» **Passage shown**
☆ ☆ ☆ ☆ ☆

The fighting that occurred around Burnside Bridge at the Battle of Antietam remains one of the most controversial subjects of the engagement. It was in the vicinity of the bridge, known at the time as the Rohrbach or Lower Bridge, that a small contingent of approximately 400 Georgians held off three separate assaults by elements of the Union 9th Corps for three critical hours.
At roughly midday, during the third assault, Brig. Gen. Isaac P. Rodman’s 9th Corps division managed to cross Antietam Creek at Snavely’s Ford, located about ¾-mile south-southwest of the bridge as the crow flies. These troops flanked the Confederate defenders at the bridge and sealed their fate. Most historians agree that had the flanking movement at Snavely’s Ford happened sooner, rather than later, Antietam would have been a different battle.
Many popular historians lay the blame for the tardiness at Snavely’s Ford on the shoulders of the Union Army commander, Maj. Gen. George B. McClellan, or more specifically, his chief engineer, Captain James C. Duane. As the story goes, on the day before, September 16, McClellan, Duane, and other staff officers inspected 9th Corps locations and found it necessary to redirect their positions.

☆ ☆ ☆ ☆ ☆

» **Dataset extract**
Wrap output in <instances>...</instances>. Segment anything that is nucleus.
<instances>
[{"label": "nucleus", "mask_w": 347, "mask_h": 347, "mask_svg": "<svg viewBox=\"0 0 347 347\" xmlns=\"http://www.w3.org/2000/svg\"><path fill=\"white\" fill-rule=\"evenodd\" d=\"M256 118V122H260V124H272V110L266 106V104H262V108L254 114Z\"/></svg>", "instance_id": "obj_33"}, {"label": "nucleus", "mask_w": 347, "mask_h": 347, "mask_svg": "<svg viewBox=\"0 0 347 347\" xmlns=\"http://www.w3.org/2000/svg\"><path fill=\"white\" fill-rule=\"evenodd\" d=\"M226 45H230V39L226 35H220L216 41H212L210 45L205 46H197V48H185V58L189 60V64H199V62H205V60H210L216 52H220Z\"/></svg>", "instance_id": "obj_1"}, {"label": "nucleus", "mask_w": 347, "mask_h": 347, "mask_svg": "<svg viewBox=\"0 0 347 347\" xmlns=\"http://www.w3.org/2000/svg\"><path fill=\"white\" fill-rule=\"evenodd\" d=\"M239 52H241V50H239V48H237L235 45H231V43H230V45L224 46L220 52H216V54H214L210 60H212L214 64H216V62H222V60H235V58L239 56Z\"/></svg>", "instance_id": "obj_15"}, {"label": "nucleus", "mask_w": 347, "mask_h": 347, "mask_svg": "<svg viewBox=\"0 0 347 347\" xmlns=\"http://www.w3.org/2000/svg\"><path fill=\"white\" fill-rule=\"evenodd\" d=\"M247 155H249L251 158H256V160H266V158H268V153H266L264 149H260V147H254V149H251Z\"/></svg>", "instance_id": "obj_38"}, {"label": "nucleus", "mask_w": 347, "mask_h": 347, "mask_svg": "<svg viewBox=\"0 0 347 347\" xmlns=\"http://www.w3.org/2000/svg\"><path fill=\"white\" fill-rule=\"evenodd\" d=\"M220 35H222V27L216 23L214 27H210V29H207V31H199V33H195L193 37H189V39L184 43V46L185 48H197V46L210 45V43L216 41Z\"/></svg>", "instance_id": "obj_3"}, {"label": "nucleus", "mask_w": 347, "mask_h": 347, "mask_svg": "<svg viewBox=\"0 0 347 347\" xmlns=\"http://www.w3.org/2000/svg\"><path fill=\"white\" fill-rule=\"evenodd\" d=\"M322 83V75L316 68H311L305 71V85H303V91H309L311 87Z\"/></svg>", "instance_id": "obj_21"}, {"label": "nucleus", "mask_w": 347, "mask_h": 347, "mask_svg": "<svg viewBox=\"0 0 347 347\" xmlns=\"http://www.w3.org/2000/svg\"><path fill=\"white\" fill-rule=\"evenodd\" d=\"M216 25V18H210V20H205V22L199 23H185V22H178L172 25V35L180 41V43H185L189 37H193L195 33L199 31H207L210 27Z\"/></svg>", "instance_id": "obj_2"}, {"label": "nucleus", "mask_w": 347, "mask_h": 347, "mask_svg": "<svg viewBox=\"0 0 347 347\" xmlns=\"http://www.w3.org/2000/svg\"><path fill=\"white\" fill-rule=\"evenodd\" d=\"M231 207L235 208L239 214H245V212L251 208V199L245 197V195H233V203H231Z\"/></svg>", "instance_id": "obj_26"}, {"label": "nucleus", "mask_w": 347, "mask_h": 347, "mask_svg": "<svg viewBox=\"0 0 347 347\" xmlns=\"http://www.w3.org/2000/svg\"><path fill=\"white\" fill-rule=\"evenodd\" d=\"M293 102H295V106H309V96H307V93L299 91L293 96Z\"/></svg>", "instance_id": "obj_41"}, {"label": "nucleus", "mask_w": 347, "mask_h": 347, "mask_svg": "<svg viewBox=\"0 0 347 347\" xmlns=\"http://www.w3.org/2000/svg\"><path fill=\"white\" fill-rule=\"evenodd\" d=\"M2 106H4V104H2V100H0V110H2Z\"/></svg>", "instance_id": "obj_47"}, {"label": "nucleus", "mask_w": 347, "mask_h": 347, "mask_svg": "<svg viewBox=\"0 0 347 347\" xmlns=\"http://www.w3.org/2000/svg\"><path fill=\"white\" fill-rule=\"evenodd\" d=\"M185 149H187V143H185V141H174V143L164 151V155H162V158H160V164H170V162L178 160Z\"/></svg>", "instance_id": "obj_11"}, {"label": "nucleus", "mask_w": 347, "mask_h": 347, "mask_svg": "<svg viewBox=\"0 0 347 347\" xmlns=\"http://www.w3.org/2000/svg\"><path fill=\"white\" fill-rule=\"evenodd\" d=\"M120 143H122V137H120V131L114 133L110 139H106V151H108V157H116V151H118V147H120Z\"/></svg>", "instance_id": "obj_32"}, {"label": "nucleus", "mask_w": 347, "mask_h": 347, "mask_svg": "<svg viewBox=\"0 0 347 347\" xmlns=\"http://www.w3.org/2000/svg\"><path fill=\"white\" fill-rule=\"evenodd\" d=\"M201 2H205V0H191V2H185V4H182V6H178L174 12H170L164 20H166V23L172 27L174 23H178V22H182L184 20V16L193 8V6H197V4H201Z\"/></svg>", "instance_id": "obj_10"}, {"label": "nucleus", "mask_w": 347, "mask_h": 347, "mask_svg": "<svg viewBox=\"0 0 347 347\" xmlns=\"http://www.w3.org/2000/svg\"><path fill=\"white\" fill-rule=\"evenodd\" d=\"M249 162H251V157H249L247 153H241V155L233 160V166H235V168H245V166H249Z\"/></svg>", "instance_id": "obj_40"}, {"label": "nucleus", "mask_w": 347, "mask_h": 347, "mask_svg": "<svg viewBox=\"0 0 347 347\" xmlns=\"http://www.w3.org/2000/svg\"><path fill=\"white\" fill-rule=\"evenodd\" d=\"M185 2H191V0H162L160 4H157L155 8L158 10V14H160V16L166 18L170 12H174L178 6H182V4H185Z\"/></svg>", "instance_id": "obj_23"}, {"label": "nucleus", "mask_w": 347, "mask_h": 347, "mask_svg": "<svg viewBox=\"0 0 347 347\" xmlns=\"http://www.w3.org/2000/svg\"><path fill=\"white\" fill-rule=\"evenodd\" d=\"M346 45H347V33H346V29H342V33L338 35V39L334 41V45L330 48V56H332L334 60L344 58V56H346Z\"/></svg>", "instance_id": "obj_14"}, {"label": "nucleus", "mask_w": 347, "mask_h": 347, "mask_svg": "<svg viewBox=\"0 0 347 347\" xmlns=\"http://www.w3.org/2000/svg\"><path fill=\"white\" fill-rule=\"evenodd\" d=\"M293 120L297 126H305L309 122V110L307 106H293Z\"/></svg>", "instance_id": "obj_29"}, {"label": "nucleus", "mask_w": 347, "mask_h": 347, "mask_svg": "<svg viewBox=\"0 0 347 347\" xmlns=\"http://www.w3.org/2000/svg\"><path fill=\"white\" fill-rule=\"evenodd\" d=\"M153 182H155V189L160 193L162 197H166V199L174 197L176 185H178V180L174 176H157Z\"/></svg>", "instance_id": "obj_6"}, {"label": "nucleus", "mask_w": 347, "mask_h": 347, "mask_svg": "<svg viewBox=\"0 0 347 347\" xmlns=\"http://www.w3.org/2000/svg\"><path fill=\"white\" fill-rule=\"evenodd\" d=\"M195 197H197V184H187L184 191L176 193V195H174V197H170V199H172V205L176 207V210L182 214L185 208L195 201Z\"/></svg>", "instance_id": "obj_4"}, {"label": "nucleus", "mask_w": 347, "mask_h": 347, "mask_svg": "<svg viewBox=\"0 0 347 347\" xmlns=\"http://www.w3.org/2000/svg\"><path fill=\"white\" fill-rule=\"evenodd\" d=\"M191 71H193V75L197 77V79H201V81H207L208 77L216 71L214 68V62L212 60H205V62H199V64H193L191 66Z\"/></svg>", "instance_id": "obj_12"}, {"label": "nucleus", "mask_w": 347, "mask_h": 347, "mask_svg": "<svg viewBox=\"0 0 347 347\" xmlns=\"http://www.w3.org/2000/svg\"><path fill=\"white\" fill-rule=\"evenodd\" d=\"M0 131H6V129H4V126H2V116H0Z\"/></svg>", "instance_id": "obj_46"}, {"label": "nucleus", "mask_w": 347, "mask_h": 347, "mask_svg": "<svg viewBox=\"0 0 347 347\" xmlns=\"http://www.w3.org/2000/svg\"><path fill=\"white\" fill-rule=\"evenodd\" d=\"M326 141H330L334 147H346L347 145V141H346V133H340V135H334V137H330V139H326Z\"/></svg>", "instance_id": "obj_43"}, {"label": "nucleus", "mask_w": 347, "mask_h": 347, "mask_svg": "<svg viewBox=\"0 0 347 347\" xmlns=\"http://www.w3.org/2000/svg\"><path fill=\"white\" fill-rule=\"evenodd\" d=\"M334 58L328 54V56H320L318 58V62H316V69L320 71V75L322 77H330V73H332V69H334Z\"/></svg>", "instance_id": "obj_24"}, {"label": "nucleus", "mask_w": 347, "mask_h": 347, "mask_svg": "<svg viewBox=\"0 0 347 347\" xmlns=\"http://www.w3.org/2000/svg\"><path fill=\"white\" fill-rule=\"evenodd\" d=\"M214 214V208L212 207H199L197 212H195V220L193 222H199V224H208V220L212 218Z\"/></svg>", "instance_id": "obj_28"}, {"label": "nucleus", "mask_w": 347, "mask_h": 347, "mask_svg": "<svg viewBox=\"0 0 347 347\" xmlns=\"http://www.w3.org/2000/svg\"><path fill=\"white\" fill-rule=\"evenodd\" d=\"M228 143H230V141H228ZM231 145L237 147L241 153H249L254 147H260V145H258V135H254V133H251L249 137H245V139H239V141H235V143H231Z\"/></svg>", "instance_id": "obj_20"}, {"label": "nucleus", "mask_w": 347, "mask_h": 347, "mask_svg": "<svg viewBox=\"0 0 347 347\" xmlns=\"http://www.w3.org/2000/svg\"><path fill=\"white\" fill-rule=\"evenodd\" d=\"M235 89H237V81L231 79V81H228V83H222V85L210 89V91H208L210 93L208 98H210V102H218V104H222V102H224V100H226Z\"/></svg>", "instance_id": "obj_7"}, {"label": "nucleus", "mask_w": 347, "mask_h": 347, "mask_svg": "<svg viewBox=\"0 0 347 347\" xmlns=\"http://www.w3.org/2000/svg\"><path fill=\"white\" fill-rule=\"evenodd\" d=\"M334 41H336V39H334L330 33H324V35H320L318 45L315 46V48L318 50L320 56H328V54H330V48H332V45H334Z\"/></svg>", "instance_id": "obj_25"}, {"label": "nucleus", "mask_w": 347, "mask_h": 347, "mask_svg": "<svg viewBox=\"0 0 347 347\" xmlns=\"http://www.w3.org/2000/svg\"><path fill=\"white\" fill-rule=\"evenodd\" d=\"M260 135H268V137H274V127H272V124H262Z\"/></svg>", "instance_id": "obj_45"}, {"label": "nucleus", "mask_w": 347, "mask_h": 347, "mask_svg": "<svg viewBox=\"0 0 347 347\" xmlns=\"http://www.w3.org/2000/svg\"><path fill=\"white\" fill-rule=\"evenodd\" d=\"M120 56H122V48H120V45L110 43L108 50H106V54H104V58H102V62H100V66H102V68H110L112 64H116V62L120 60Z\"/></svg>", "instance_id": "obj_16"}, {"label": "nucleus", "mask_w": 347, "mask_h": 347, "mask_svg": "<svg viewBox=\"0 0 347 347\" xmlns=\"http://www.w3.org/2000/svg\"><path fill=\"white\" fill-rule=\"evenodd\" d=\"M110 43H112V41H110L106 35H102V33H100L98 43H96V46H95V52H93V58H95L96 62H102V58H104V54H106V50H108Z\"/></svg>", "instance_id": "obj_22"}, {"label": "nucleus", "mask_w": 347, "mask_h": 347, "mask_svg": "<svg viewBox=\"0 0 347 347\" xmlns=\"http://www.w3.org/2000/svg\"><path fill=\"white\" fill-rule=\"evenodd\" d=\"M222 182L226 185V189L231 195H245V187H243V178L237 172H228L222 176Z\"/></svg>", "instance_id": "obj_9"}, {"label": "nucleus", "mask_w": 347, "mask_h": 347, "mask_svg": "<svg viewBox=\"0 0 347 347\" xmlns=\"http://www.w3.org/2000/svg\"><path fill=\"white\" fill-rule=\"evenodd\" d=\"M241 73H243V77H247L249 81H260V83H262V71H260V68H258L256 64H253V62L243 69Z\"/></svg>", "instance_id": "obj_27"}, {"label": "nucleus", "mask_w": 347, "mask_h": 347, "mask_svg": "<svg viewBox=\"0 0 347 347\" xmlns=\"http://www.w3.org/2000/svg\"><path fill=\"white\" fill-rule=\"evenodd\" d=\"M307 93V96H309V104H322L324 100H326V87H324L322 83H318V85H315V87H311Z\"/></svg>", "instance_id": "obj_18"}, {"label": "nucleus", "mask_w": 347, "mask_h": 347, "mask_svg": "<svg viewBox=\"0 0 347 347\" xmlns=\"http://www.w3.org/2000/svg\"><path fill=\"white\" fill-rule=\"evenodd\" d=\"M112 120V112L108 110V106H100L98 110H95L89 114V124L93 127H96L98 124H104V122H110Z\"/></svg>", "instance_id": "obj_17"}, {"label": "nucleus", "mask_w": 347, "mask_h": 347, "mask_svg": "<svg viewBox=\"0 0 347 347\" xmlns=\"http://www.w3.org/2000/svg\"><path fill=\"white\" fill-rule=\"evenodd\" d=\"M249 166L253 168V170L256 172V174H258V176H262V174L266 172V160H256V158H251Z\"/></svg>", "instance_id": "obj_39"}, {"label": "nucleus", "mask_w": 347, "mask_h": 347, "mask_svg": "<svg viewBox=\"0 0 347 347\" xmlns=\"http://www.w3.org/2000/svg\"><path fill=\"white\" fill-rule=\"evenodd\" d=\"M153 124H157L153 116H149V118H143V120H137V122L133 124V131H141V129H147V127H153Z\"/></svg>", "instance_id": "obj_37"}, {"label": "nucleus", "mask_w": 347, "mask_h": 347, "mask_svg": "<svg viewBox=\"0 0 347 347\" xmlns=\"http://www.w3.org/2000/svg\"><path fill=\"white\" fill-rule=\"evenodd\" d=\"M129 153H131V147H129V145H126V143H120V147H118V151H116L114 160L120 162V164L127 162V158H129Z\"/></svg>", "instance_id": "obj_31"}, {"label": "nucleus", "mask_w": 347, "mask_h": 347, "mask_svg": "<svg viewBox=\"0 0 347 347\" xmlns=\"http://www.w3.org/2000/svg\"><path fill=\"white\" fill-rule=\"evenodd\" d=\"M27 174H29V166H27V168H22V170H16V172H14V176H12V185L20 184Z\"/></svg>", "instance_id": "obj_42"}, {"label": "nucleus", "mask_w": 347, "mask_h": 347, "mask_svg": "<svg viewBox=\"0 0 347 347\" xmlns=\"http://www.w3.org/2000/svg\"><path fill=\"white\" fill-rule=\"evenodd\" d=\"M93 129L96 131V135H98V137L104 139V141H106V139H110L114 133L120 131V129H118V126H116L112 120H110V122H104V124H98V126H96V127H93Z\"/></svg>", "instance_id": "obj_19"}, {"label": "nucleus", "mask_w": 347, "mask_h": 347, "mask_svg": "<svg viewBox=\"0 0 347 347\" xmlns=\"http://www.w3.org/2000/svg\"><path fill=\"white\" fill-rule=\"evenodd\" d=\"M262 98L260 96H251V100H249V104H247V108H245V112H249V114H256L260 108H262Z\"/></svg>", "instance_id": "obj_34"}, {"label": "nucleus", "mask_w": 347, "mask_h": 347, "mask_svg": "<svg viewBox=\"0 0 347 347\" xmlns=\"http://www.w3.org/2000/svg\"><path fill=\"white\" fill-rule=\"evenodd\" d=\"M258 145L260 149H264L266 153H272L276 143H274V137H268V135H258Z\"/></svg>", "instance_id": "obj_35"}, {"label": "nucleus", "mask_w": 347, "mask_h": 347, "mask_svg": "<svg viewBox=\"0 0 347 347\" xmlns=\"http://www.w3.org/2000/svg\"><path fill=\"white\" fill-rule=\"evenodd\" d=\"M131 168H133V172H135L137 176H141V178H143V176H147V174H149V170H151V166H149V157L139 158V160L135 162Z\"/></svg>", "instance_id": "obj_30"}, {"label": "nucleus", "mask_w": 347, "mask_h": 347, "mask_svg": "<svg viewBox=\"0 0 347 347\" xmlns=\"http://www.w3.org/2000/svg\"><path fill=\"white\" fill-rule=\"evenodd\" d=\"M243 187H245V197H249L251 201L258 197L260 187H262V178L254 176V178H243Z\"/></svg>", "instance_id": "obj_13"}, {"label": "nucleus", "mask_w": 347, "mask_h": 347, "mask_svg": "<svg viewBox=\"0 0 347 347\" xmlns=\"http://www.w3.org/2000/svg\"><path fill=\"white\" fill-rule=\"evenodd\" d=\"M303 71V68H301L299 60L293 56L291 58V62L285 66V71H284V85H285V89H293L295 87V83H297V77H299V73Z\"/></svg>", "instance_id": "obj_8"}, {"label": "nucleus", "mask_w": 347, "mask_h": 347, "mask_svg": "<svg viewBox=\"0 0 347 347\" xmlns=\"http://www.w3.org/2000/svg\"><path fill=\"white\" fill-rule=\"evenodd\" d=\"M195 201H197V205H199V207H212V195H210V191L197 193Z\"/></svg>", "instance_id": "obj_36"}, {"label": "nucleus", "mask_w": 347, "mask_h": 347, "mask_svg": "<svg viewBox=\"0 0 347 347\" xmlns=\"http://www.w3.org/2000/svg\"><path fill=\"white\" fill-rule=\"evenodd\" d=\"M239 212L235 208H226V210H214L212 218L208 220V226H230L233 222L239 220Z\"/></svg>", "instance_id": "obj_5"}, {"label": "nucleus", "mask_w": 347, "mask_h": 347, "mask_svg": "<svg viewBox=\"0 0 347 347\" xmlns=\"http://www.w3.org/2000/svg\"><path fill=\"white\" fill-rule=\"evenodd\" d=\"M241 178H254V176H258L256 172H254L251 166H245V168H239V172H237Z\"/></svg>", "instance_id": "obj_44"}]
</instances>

☆ ☆ ☆ ☆ ☆

» **What is being asked**
Answer the following from the passage on Burnside Bridge:
(a) By what names was the bridge known at the time of the battle?
(b) At what ford did Rodman's division cross Antietam Creek?
(c) Who served as McClellan's chief engineer?

» **Task answer**
(a) The Rohrbach or Lower Bridge
(b) Snavely's Ford
(c) Captain James C. Duane